:: To-do list ::
[A] In the text on the commercial construction market, reproduce the portion between "Altogether, construction executives" and "office condominium market.", inclusive, swapping "halt" for "standstill".
[B] In the text on the commercial construction market, what does John McIntyre identify as the biggest practical issue with office condos?

:: Text segment ::
________________________
Altogether, construction executives say this region's commercial sector remains healthy vis-a-vis most other areas of the country. To be sure, speculative office building has come to a halt, just as it has everywhere else. Nonetheless, there's one sector of the commercial office market that continues to expand - perhaps to the point of becoming overbuilt. Several construction executives are becoming concerned about the high-growth in the flex- and office condominium market.

With interest rates at their lowest point in a decade, developers have used the condo option to attract primarily small businesses. It seems as if everyone is participating: Sarasota architect George Palermo's Garden Office Park; Bonita Springs-based Corporate Realty and Development's Ironwood Business Center; Jerry Wyatt's Whitfield Loop building and Miramar-based National Constructors' Contractors Business Park at the Sarasota County Interstate Business Center.

"I personally think it's full or getting full," Cox says. "We're not seeing a slowdown in people buying them, which is kind of a contradiction. I'm surprised the market is still so strong. I think it's a great investment for a small company. I'm just surprised by the number of small business owners in Sarasota County."

John McIntyre, president of McIntyre, Elwell and Strammer General Contractor, agrees. He thinks the office condo market is overbuilt. "They have been very trendy, very hot. A lot of that boils down to the price of money. The biggest issues with them, from a practicality standpoint, is there is no ability to expand." McIntyre wonders what all those companies will do over a five-year period if they outgrow their space.

One area of the construction market that has been growing considerably is municipal government construction.
________________________
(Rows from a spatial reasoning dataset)
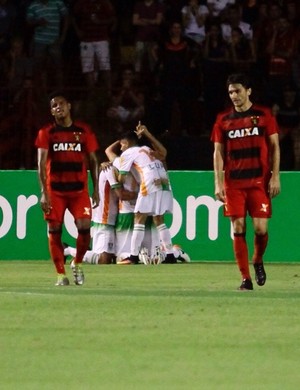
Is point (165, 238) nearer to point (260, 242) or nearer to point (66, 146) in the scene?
point (66, 146)

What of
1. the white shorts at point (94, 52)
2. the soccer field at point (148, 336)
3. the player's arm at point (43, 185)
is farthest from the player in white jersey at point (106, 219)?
the player's arm at point (43, 185)

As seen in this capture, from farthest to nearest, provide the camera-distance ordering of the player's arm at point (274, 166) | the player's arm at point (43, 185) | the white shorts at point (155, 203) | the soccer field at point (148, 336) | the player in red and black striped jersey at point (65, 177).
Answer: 1. the white shorts at point (155, 203)
2. the player in red and black striped jersey at point (65, 177)
3. the player's arm at point (43, 185)
4. the player's arm at point (274, 166)
5. the soccer field at point (148, 336)

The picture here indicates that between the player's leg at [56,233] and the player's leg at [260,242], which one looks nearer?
the player's leg at [260,242]

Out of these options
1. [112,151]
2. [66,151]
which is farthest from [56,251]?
[112,151]

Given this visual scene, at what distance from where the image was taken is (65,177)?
1608 cm

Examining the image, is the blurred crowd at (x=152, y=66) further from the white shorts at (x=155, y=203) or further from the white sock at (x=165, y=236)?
the white sock at (x=165, y=236)

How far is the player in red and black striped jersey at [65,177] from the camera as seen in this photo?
628 inches

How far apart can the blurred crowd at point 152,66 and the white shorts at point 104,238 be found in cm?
306

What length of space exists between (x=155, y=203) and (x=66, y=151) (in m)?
5.74

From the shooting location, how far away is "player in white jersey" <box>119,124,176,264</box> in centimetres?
2177

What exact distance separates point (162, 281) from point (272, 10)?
10.6m

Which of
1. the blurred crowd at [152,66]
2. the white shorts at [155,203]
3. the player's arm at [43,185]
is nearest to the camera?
the player's arm at [43,185]

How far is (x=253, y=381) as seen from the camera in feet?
28.0

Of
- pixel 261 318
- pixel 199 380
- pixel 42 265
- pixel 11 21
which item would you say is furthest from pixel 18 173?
pixel 199 380
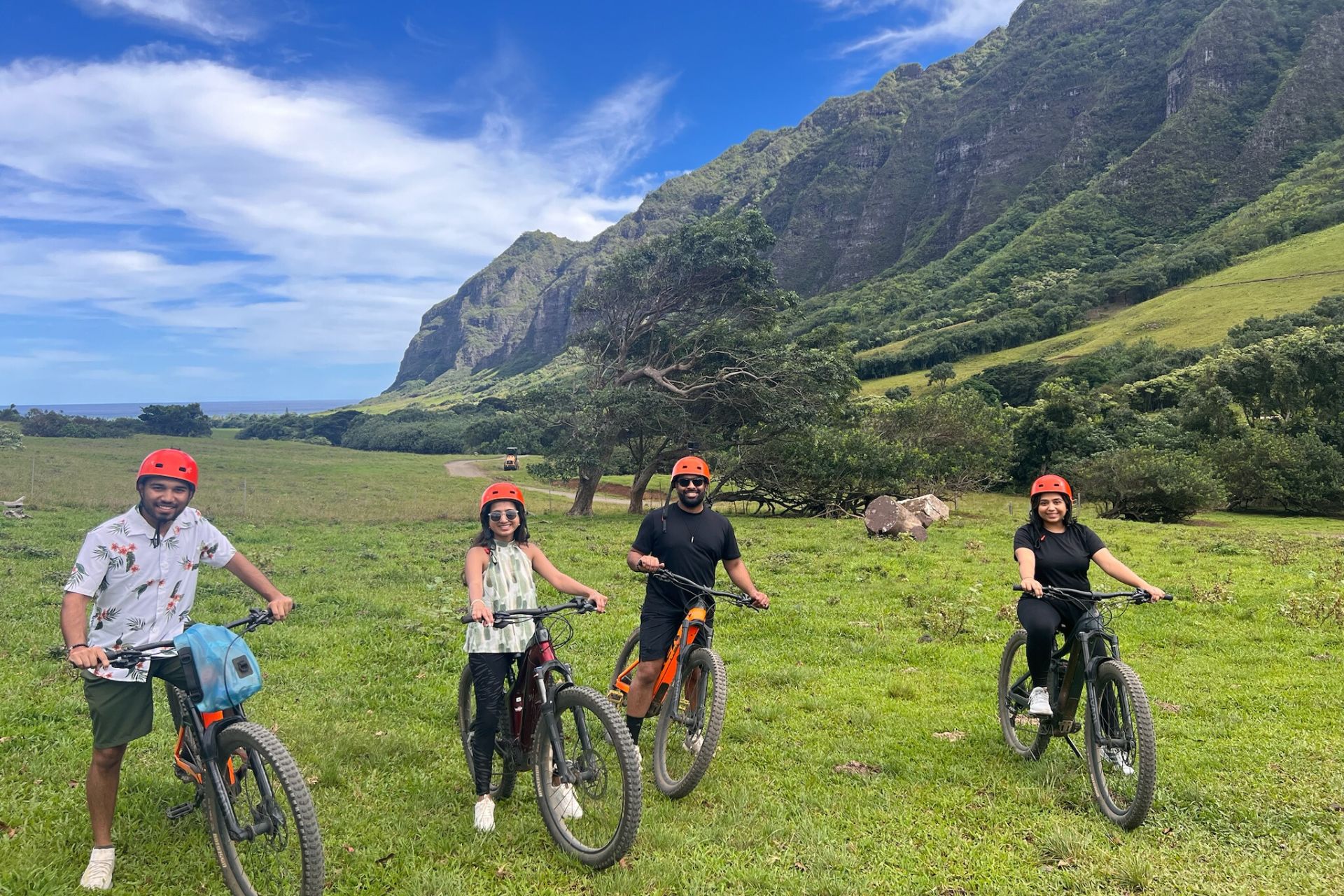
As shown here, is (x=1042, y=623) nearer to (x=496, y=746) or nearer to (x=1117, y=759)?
(x=1117, y=759)

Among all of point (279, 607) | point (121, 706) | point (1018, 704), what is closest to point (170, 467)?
point (279, 607)

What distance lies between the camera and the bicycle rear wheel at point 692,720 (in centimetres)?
570

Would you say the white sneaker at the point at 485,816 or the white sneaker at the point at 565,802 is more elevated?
the white sneaker at the point at 565,802

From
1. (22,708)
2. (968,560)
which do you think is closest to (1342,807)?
(22,708)

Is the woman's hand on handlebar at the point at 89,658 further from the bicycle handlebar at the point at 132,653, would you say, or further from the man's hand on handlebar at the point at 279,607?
the man's hand on handlebar at the point at 279,607

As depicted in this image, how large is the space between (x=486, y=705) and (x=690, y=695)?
1831 mm

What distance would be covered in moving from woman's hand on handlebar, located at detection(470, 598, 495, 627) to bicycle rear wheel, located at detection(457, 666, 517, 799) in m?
0.66

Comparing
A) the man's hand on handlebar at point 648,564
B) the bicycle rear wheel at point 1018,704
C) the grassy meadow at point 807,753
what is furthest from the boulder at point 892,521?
the man's hand on handlebar at point 648,564

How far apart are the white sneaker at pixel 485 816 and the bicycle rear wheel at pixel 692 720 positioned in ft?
4.48

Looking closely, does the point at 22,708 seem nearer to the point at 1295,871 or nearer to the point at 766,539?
the point at 1295,871

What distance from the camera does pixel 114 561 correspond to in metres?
4.35

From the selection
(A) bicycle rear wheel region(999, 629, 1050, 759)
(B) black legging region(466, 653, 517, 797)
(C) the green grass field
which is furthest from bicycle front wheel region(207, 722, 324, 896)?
(C) the green grass field

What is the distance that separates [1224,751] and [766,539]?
16917 mm

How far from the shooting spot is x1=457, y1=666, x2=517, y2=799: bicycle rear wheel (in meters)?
5.41
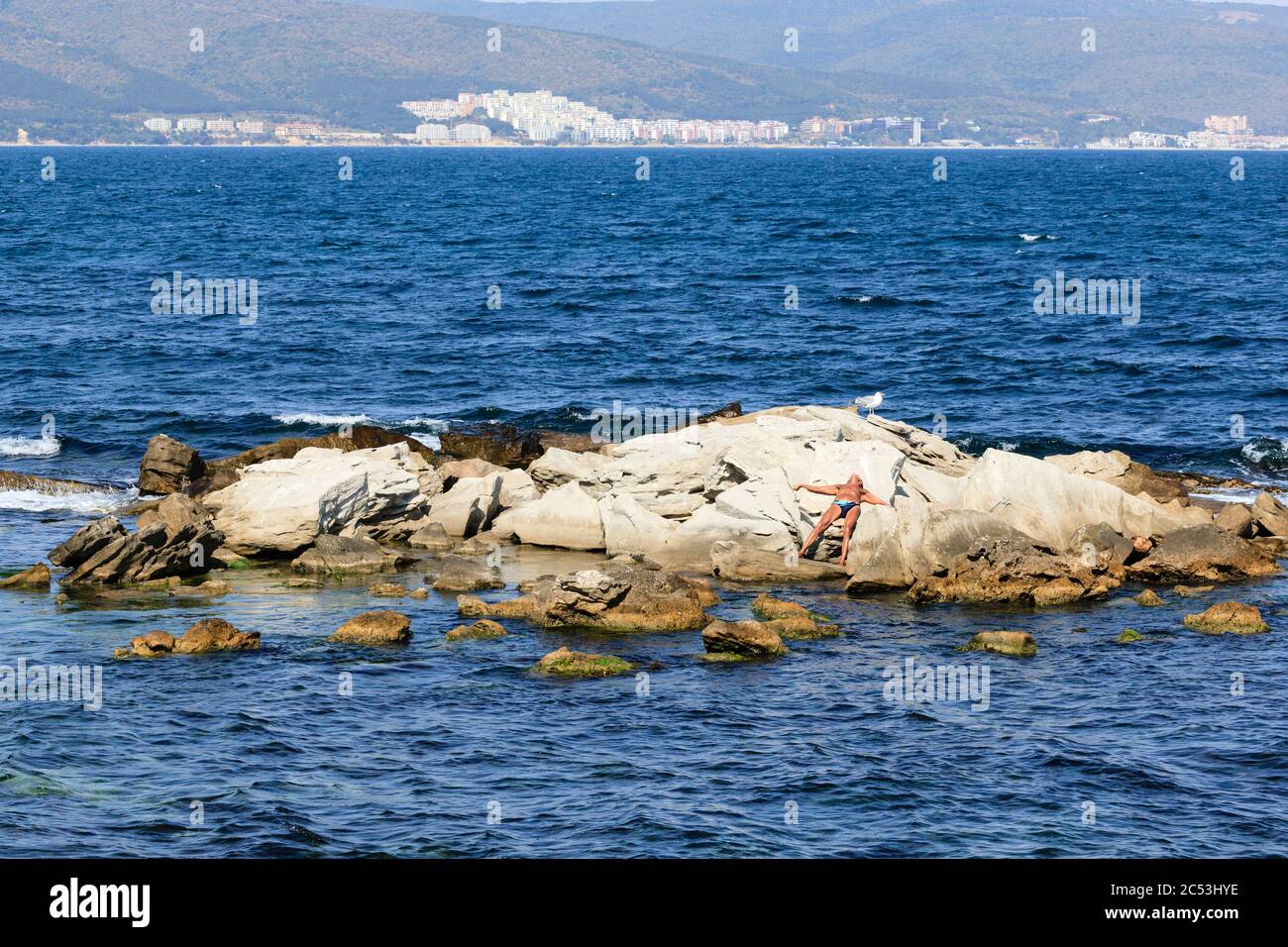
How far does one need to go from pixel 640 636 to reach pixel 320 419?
902 inches

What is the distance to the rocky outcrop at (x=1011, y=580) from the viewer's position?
26.9 metres

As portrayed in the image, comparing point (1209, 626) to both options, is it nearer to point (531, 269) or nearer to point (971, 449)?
point (971, 449)

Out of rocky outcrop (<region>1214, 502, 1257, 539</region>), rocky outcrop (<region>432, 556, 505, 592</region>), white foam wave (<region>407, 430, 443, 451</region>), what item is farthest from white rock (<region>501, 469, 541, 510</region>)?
rocky outcrop (<region>1214, 502, 1257, 539</region>)

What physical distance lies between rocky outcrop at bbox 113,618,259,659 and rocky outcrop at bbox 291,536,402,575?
5664mm

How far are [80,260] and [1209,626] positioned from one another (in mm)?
72021

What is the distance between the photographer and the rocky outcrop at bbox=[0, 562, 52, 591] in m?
27.0

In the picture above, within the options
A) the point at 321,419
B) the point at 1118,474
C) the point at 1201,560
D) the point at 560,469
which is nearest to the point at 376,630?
the point at 560,469

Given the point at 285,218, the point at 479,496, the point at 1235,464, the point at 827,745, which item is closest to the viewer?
the point at 827,745

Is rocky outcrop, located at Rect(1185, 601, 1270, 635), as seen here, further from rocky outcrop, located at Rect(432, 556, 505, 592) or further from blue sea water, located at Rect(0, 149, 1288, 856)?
rocky outcrop, located at Rect(432, 556, 505, 592)

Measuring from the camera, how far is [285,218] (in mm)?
112625

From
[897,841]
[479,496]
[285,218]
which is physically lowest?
[897,841]

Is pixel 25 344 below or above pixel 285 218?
________________________
:: Final results ::
[A]
Altogether, construction executives say this region's commercial sector remains healthy vis-a-vis most other areas of the country. To be sure, speculative office building has come to a standstill, just as it has everywhere else. Nonetheless, there's one sector of the commercial office market that continues to expand - perhaps to the point of becoming overbuilt. Several construction executives are becoming concerned about the high-growth in the flex- and office condominium market.

[B] There is no ability to expand.